* Arbeitsauftrag *
Gib den Text zur Teilrevision der IVSE vollständig und Wort für Wort wieder.

* Textblock *

Teilrevision IVSE

Damit sich die IVSE fortentwickeln kann, muss sie im Bereich A (stationäre Einrichtungen für Kinder und Jugendliche) angepasst werden.

Der Grund: Die heute gelebten Familienkonstellationen führen immer wieder dazu, dass Minderjährige ihren zivilrechtlichen Wohnsitz am Standort einer Institution begründen. Dies hat zur Folge, dass der Standortkanton einer Institution kostenpflichtig wird, was dem Sinn der IVSE widerspricht und zu vermehrten Streitigkeiten zwischen den Kantonen führt. Die Vereinbarungskonferenz hat am 23. November 2018 einer Teilrevision der IVSE zugestimmt. Die verabschiedete Änderung sieht vor, dass in solchen Fällen (unter eng definierten Kriterien) als Ausnahme der Kanton des letzten zivilrechtlichen Wohnsitzes des Kindes die Kosten zu tragen hat.

In den nächsten Monaten werden alle Kantone entscheiden, ob sie die IVSE-Änderung ratifizieren. In gewissen Kantonen ist hierfür ein Parlamentsbeschluss nötig. Sobald 18 Vereinbarungskantone die Änderung ratifiziert haben, kann der Vorstand SODK sie in Kraft setzen. Der aktuelle Stand der Ratifizierungen kann dem Dokument «Anhang 5 IVSE» unter Downloads entnommen werden.

* Daten zur Auswertung *

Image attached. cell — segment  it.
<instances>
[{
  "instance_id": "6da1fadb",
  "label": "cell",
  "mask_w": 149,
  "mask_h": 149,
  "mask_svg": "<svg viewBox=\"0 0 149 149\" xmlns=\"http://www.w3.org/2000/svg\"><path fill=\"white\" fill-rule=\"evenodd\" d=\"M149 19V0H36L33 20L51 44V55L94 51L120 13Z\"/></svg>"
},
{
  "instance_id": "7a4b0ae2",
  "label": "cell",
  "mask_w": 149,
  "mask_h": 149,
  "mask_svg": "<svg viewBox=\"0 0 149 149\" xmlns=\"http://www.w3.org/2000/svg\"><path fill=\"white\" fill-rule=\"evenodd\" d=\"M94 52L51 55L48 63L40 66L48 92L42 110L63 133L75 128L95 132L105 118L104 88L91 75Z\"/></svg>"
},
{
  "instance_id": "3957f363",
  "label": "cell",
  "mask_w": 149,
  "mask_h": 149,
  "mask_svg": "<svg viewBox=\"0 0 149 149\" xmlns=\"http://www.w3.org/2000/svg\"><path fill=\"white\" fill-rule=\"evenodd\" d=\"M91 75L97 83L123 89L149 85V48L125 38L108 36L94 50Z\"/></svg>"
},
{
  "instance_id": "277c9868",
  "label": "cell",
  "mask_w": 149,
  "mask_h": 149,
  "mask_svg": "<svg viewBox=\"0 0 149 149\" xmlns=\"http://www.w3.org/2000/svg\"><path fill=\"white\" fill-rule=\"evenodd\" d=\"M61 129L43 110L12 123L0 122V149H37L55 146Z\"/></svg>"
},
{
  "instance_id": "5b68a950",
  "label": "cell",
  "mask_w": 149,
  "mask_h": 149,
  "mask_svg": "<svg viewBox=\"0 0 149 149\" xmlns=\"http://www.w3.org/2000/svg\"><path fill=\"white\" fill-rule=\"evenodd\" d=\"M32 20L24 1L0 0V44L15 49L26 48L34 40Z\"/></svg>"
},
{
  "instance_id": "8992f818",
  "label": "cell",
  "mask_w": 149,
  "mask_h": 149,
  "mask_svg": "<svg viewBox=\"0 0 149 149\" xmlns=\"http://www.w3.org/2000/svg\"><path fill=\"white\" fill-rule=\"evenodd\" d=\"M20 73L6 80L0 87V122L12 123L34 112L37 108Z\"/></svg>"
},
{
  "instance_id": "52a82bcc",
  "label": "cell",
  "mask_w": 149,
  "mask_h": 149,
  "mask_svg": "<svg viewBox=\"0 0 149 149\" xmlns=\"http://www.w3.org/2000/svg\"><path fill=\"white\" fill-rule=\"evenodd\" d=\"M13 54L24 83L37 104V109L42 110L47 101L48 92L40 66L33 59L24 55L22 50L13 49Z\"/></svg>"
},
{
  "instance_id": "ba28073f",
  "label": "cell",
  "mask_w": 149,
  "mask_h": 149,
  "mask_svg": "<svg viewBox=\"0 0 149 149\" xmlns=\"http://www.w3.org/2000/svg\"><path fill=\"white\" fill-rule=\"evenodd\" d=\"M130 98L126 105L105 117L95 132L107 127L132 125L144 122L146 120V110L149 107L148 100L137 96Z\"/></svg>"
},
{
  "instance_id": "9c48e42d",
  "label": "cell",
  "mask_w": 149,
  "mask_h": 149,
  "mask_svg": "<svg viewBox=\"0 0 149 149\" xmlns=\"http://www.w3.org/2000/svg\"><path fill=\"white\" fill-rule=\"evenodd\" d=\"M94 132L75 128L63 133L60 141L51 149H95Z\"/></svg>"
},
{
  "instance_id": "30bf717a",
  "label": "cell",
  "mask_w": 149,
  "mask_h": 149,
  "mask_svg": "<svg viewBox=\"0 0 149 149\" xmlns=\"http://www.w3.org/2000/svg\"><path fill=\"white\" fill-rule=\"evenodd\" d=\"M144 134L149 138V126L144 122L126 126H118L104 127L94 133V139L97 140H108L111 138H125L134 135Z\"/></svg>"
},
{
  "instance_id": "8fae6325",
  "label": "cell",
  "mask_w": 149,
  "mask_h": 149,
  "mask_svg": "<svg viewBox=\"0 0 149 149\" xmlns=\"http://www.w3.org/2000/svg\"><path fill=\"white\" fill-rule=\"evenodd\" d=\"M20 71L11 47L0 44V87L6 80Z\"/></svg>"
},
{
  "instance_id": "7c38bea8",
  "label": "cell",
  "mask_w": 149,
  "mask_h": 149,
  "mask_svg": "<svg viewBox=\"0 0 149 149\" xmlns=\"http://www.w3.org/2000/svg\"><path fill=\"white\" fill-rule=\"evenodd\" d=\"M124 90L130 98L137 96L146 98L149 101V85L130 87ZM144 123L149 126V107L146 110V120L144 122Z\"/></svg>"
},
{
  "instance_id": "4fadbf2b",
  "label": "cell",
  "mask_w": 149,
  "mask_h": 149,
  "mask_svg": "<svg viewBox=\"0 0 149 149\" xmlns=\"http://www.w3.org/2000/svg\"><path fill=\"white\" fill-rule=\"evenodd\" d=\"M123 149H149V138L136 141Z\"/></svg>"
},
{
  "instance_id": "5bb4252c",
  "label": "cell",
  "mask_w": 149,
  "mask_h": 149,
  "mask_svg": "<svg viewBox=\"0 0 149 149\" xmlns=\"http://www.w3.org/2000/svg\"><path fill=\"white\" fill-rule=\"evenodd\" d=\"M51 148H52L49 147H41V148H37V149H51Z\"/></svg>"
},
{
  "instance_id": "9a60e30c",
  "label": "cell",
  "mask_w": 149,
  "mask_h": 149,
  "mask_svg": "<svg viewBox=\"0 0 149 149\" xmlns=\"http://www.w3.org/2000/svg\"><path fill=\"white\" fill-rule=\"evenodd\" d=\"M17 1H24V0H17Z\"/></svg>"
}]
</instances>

* Antwortfeld *
Teilrevision IVSE

Damit sich die IVSE fortentwickeln kann, muss sie im Bereich A (stationäre Einrichtungen für Kinder und Jugendliche) angepasst werden.

Der Grund: Die heute gelebten Familienkonstellationen führen immer wieder dazu, dass Minderjährige ihren zivilrechtlichen Wohnsitz am Standort einer Institution begründen. Dies hat zur Folge, dass der Standortkanton einer Institution kostenpflichtig wird, was dem Sinn der IVSE widerspricht und zu vermehrten Streitigkeiten zwischen den Kantonen führt. Die Vereinbarungskonferenz hat am 23. November 2018 einer Teilrevision der IVSE zugestimmt. Die verabschiedete Änderung sieht vor, dass in solchen Fällen (unter eng definierten Kriterien) als Ausnahme der Kanton des letzten zivilrechtlichen Wohnsitzes des Kindes die Kosten zu tragen hat.

In den nächsten Monaten werden alle Kantone entscheiden, ob sie die IVSE-Änderung ratifizieren. In gewissen Kantonen ist hierfür ein Parlamentsbeschluss nötig. Sobald 18 Vereinbarungskantone die Änderung ratifiziert haben, kann der Vorstand SODK sie in Kraft setzen. Der aktuelle Stand der Ratifizierungen kann dem Dokument «Anhang 5 IVSE» unter Downloads entnommen werden.